I am most definitely not in favor of raising anyone's taxes, but I can be convinced to radically lower everyone's taxes and radically lower government spending. My post was merely meant to be an alternative explanation to Krugman's "we need more big government" agenda.

Posted by: happyjuggler0 at Sep 23, 2007 2:13:04 PM

masked trend that started about the same time that the "great compression" started.

should read

masked trend that started about the same time that the "great compression" ended.

Posted by: happyjuggler0 at Sep 23, 2007 2:16:55 PM

Don't forget the immigration restrictions that were passed in 1924 and took effect in the later 1920s and then were repealed in 1965, with the new law taking effect in 1968. It took awhile for immigration momentum to build up, but it was becoming significant by the later 1970s.

This is by no means the whole story, but economists shouldn't ignore this piece of the puzzle.

Posted by: Steve Sailer at Sep 23, 2007 2:35:09 PM

Immigration: you can say that again!

The above chart, compared to a chart showing the percent of Americans who were born in a foreign country, both have the same shape.

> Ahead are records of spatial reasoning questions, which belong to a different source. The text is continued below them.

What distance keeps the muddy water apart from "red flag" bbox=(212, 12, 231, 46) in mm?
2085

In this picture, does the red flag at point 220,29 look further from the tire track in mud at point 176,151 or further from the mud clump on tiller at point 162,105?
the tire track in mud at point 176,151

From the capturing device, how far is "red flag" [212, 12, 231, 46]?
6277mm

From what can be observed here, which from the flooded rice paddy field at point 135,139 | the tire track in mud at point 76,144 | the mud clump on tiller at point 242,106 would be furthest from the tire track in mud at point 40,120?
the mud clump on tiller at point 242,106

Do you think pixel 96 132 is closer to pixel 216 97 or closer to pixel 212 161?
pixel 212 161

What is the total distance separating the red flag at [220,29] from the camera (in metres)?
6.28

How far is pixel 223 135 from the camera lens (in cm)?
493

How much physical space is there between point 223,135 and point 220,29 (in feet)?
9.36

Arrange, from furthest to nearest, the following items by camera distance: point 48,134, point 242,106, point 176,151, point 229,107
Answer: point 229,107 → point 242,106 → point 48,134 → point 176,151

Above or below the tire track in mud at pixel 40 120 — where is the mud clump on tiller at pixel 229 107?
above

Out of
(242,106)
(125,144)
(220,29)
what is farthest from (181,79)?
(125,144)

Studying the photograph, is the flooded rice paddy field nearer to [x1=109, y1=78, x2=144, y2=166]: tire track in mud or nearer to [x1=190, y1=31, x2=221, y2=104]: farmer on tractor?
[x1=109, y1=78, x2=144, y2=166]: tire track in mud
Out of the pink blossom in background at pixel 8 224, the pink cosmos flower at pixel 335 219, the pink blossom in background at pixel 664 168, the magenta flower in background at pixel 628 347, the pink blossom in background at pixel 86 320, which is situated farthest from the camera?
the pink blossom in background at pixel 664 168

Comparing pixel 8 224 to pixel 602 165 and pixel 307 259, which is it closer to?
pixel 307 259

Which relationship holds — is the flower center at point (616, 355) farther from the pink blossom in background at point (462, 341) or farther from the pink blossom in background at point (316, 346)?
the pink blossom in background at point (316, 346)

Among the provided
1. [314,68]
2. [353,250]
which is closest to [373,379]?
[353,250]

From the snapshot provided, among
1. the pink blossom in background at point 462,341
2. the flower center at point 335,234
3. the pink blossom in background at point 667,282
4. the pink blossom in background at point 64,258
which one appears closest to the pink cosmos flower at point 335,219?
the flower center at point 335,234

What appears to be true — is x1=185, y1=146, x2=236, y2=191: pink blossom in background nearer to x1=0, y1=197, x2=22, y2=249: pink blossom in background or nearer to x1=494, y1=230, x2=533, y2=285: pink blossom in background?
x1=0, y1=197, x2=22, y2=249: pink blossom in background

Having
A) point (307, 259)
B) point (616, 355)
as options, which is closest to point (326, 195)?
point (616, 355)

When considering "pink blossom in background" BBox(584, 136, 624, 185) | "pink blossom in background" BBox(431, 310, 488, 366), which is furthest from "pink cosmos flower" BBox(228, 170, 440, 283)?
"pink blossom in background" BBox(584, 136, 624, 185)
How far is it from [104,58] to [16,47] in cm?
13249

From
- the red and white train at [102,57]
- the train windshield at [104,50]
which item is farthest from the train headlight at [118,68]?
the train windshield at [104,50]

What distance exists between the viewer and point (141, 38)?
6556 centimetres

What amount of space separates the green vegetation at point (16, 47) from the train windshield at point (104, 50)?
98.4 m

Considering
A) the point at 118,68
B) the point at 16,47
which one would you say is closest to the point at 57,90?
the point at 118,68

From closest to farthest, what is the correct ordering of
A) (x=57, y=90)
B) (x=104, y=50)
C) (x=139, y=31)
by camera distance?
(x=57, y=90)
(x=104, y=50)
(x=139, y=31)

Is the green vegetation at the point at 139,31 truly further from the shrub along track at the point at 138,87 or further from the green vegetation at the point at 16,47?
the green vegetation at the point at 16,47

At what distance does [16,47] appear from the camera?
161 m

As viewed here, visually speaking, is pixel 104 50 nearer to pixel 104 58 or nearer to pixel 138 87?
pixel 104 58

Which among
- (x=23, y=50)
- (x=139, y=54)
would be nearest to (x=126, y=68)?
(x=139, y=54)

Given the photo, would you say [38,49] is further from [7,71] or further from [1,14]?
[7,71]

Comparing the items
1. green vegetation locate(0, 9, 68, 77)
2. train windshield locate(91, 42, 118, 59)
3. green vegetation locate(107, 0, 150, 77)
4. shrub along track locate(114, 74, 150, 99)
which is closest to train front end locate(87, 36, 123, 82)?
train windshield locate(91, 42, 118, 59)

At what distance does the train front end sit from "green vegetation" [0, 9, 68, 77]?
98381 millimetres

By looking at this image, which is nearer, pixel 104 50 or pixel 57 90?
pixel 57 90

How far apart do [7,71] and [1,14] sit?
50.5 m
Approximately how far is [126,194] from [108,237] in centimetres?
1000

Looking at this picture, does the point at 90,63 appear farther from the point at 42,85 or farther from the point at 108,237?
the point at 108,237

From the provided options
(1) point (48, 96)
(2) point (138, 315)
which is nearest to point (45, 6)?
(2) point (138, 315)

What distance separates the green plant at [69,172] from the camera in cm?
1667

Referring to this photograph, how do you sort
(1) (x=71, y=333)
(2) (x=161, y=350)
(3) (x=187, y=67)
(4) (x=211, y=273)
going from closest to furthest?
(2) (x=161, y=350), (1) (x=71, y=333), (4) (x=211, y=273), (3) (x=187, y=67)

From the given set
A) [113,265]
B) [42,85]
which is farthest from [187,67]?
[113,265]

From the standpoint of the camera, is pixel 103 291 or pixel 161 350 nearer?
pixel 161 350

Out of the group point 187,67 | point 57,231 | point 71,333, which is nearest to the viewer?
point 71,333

When the labor/capital ratio is high, there's more inequality. Immigration increases the supply of labor without increasing capital.

Posted by: Half Sigma at Sep 23, 2007 2:39:08 PM

A very comprehensive comment by Happyjuggler0.

Liberal,

The US suffered less than Germany or Japan since its war production machinery was not obliterated. However, there was a long transition of refitting the capital stock to the production of consumer goods after the war. This was interrupted by the Korean conflict. This refitting involved remaking and scrapping/replacement of the war production capital base. However, the US sufferred mightily during the war as can be seen by any analysis of consumption during and immediately after WWII. This loss in consumption is the symptom of capital destruction/misallocation. That people don't understand this is why they always claim that WWII ended the Great Depression. The Great Depression did not end until after WWII.